Rétrospective critique relative à la théorie des couleurs d´Itten

Le peintre Johannes Itten enseignait à l´école Bauhaus (école d´architecture et d´arts appliqués, fondée en 1919, à Weimar). En 1961, il publia son livre intitulé " Kunst der Farbe " (art de la couleur). Dans ce livre, il présenta un choix des notions courantes de son temps au sujet de la théorie des couleurs. Il s´orienta avant tout à ce que Newton, Goethe, Runge et Hoelzel avaient écrit et pensé.

C´est certainement dû au fait qu´aucune autre source de publication utile, pouvant servir à l´enseignement, ne fut disponible, que ce livre fut traduit en beaucoup de langues étrangères et connut une diffusion mondiale. Depuis, plus d´un tiers de siècle s´est écoulé. Malheureusement, ce livre sert toujours à l´enseignement à la plupart des écoles supérieures, écoles spécialisées, écoles professionnelles et enseignement général. Ce que Itten répertoria, représenta les notions de son temps. Il s´agissait avant tout de concepts d´artistes, relevant de l´intuition.
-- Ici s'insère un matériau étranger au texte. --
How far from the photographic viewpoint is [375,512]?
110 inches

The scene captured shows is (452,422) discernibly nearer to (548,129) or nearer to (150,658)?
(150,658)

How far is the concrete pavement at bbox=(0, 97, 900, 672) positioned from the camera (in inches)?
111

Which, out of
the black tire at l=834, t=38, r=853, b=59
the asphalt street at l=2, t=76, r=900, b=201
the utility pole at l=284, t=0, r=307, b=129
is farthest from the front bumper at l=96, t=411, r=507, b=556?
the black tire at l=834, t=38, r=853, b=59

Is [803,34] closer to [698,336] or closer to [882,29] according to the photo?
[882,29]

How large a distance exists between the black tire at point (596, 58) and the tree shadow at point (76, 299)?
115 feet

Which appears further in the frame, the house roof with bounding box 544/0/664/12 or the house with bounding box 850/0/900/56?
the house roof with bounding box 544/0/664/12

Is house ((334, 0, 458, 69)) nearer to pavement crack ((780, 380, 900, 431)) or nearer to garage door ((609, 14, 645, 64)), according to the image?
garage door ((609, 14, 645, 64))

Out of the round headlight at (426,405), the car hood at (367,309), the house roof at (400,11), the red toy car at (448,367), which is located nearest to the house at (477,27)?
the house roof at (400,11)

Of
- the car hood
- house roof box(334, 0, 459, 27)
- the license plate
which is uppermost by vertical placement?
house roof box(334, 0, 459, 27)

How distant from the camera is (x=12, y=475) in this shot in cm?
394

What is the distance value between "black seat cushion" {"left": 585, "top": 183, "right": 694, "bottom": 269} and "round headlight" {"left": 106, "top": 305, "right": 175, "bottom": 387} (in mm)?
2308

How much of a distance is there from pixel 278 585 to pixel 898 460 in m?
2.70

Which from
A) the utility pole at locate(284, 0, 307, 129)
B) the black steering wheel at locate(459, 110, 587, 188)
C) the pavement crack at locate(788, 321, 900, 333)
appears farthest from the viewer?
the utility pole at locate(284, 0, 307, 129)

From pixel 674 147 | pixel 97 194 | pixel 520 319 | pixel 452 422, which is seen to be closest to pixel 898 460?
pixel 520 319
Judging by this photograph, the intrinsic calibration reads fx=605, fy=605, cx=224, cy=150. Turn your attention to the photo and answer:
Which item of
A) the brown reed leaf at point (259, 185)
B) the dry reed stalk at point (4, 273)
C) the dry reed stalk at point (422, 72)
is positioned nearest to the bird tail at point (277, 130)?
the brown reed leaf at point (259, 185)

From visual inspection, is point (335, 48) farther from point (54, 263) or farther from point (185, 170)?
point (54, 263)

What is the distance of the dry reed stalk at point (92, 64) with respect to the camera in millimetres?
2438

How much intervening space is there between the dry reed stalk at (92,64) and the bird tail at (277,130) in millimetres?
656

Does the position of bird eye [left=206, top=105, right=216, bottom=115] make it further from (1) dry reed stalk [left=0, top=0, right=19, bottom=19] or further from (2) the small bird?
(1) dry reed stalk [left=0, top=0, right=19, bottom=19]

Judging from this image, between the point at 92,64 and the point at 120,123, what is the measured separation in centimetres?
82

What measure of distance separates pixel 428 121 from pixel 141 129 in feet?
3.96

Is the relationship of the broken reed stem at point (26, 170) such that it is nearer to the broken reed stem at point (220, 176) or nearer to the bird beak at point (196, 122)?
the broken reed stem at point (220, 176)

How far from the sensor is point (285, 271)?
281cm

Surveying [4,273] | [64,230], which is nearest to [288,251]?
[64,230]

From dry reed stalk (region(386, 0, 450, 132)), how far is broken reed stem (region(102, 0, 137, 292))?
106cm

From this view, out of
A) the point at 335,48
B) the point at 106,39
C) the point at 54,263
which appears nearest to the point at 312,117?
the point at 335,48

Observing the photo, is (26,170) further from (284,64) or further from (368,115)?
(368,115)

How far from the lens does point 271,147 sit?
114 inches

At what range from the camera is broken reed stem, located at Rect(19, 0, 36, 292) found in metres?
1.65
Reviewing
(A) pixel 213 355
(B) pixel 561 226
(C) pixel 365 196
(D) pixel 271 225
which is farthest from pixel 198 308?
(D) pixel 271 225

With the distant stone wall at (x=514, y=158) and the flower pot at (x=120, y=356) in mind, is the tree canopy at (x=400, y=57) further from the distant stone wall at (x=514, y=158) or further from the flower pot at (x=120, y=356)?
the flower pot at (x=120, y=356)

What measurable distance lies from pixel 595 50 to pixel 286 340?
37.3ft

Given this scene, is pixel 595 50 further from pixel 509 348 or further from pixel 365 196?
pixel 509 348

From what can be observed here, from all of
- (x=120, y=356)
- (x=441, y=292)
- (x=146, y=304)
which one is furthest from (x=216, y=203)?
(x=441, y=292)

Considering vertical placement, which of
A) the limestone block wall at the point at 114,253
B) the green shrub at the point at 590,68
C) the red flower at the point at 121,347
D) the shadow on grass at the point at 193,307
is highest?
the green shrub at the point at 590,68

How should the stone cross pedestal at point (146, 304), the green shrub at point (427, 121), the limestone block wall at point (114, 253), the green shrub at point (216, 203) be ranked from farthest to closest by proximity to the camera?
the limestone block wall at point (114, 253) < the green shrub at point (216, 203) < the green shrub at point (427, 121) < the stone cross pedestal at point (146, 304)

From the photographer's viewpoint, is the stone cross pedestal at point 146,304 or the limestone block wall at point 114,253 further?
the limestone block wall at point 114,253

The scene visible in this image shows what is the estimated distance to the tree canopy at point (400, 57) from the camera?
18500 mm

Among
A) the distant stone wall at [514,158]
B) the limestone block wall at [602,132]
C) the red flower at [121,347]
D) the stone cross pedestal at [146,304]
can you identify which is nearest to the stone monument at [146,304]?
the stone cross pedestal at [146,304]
Tous ceux qui ont effectué des exercices pratiques en suivant les indications d´Itten au sujet du mélange d´un cercle de couleurs, en utilisant ses 3 couleurs de base, ont dû se rendre compte que cela ne fonctionne pas. Créer un violet pur ou un vert pur au moyen de deux de ses " couleurs de base ", s´avère impossible. Autant impossible que de vouloir créer du noir en mélangeant ces trois couleurs. A l´heure actuelle, les déclarations d´Itten sont dépassées. De ce jour, nous disposons de connaissances prouvées. La théorie des couleurs fait partie des sciences naturelles.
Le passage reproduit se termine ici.